- _WHAT YOU NEED TO DO_
Reproduce the records below exactly as they appear, omitting any pictures they contain.

- _RECORDED DATA_
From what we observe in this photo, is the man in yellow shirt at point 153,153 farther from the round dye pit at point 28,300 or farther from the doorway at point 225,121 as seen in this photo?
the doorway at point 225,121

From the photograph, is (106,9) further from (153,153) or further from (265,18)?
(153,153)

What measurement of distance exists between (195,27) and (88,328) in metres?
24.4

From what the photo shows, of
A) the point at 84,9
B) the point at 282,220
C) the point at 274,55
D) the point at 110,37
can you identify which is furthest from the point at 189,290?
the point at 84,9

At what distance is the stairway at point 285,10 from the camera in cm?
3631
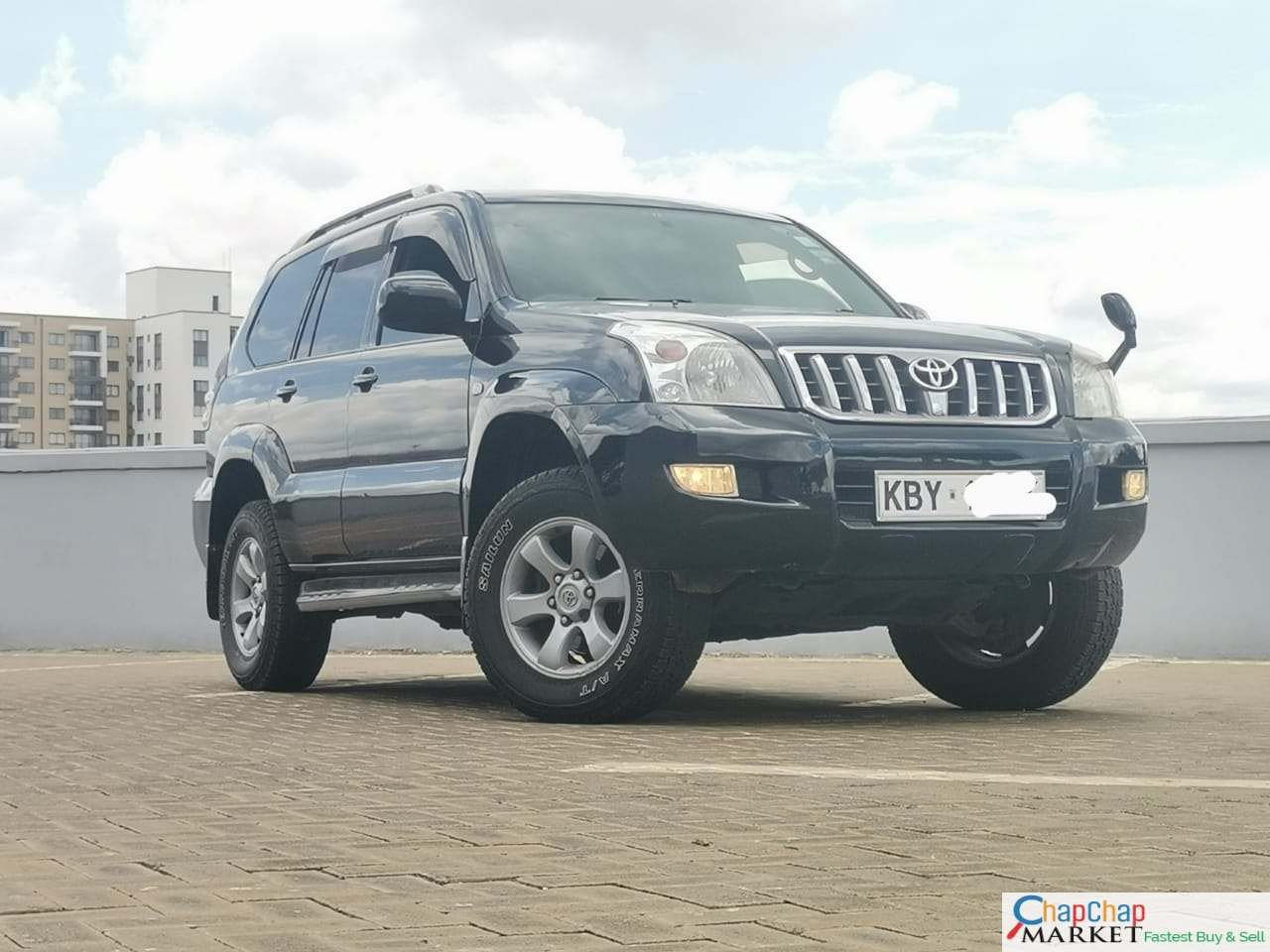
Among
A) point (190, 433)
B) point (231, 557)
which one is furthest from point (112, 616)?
point (190, 433)

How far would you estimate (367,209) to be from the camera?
1005cm

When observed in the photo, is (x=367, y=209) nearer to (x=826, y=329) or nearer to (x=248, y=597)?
(x=248, y=597)

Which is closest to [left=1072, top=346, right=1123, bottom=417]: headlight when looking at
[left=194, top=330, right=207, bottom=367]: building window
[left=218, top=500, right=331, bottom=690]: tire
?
[left=218, top=500, right=331, bottom=690]: tire

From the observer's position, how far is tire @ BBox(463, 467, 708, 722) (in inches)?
291

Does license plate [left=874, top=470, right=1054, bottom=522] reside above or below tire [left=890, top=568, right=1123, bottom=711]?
above

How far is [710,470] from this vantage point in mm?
7156

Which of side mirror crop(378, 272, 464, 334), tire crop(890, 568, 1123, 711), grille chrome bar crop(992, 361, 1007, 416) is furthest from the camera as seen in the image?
tire crop(890, 568, 1123, 711)

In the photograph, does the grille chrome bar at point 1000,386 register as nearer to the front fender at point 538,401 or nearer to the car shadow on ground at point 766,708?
the car shadow on ground at point 766,708

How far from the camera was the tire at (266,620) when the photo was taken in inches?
388

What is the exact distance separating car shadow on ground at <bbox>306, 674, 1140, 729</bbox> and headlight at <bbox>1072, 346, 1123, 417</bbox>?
1.17 metres

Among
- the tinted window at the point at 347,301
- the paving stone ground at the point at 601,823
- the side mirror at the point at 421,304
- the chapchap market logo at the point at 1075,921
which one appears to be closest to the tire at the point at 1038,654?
the paving stone ground at the point at 601,823

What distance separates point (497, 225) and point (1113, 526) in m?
2.76
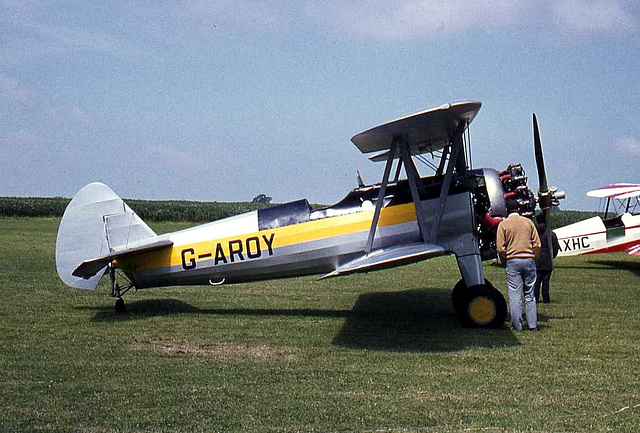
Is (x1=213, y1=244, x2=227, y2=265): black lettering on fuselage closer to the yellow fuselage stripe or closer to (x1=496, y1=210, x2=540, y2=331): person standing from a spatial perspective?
the yellow fuselage stripe

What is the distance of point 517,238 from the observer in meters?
8.36

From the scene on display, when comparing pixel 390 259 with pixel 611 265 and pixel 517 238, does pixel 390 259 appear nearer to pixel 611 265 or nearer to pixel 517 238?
pixel 517 238

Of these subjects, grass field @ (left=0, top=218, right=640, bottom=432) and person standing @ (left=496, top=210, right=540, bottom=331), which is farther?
person standing @ (left=496, top=210, right=540, bottom=331)

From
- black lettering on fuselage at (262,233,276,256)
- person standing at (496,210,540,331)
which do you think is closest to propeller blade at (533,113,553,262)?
person standing at (496,210,540,331)

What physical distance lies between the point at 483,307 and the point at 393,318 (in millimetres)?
1546

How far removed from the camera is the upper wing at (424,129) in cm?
748

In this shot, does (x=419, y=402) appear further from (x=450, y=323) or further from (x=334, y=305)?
(x=334, y=305)

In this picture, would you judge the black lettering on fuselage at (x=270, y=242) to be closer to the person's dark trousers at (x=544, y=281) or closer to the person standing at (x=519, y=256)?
the person standing at (x=519, y=256)

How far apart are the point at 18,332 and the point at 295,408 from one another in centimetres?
472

- _CORRECT OUTPUT_
From what we observe in this photo, is the man in yellow shirt at point 153,153 farther from the round dye pit at point 28,300 or farther from the doorway at point 225,121 as seen in this photo?
the doorway at point 225,121

From the photograph, is (106,9) further from (153,153) or further from (265,18)?
(153,153)

What measurement of distance exists between (195,27) and (88,328) in metres?
24.4

From what the photo shows, of
A) the point at 84,9
B) the point at 282,220
C) the point at 274,55
D) the point at 110,37
can you identify which is furthest from the point at 189,290?
the point at 84,9

At what distance is the stairway at point 285,10 from the camera in cm?
3631
Among
A) point (190, 433)
B) point (231, 557)
which one is furthest from point (112, 616)?
point (190, 433)

How far would you estimate (367,209) to be from the camera?
1005cm

When observed in the photo, is (x=367, y=209) nearer to (x=826, y=329) or nearer to (x=248, y=597)?
(x=248, y=597)

Which is closest to [left=1072, top=346, right=1123, bottom=417]: headlight when looking at
[left=194, top=330, right=207, bottom=367]: building window
[left=218, top=500, right=331, bottom=690]: tire
?
[left=218, top=500, right=331, bottom=690]: tire

From the observer's position, how far is tire @ BBox(463, 467, 708, 722) (in inches)?
291

Does license plate [left=874, top=470, right=1054, bottom=522] reside above or below tire [left=890, top=568, right=1123, bottom=711]?
above

How far is [710,470] from this vantage point in mm?
7156

Which of side mirror crop(378, 272, 464, 334), tire crop(890, 568, 1123, 711), grille chrome bar crop(992, 361, 1007, 416) is furthest from the camera as seen in the image?
tire crop(890, 568, 1123, 711)

In the photograph, does the grille chrome bar at point 1000,386 register as nearer to the front fender at point 538,401 or nearer to the car shadow on ground at point 766,708?
the car shadow on ground at point 766,708

How far from the camera was the tire at (266,620) when the photo was taken in inches?
388

What is the exact distance separating car shadow on ground at <bbox>306, 674, 1140, 729</bbox> and headlight at <bbox>1072, 346, 1123, 417</bbox>?
1.17 metres

Among
- the tinted window at the point at 347,301
- the paving stone ground at the point at 601,823
- the side mirror at the point at 421,304
- the chapchap market logo at the point at 1075,921
which one appears to be closest to the tire at the point at 1038,654?
the paving stone ground at the point at 601,823

What distance separates point (497, 225) and point (1113, 526) in m?
2.76
Is (x1=213, y1=244, x2=227, y2=265): black lettering on fuselage closer to the yellow fuselage stripe or closer to (x1=496, y1=210, x2=540, y2=331): person standing from a spatial perspective?
the yellow fuselage stripe

What is the distance of point 517,238 from the observer in meters?
8.36

From the scene on display, when comparing pixel 390 259 with pixel 611 265 and pixel 517 238, does pixel 390 259 appear nearer to pixel 611 265 or nearer to pixel 517 238?
pixel 517 238

Of these subjects, grass field @ (left=0, top=218, right=640, bottom=432) and person standing @ (left=496, top=210, right=540, bottom=331), which is farther?
person standing @ (left=496, top=210, right=540, bottom=331)

From
- black lettering on fuselage at (262,233,276,256)
- person standing at (496,210,540,331)
which do you think is closest to propeller blade at (533,113,553,262)?
person standing at (496,210,540,331)

What physical distance lies between the point at 483,307 and the point at 393,318 (in millimetres)?
1546

How far removed from the camera is the upper wing at (424,129) in cm?
748

In this shot, does (x=419, y=402) appear further from (x=450, y=323) or further from (x=334, y=305)?
(x=334, y=305)

In this picture, would you judge the black lettering on fuselage at (x=270, y=242) to be closer to the person's dark trousers at (x=544, y=281) or closer to the person standing at (x=519, y=256)?
the person standing at (x=519, y=256)

How far apart are the point at 18,332 and the point at 295,408 from one another in centimetres?
472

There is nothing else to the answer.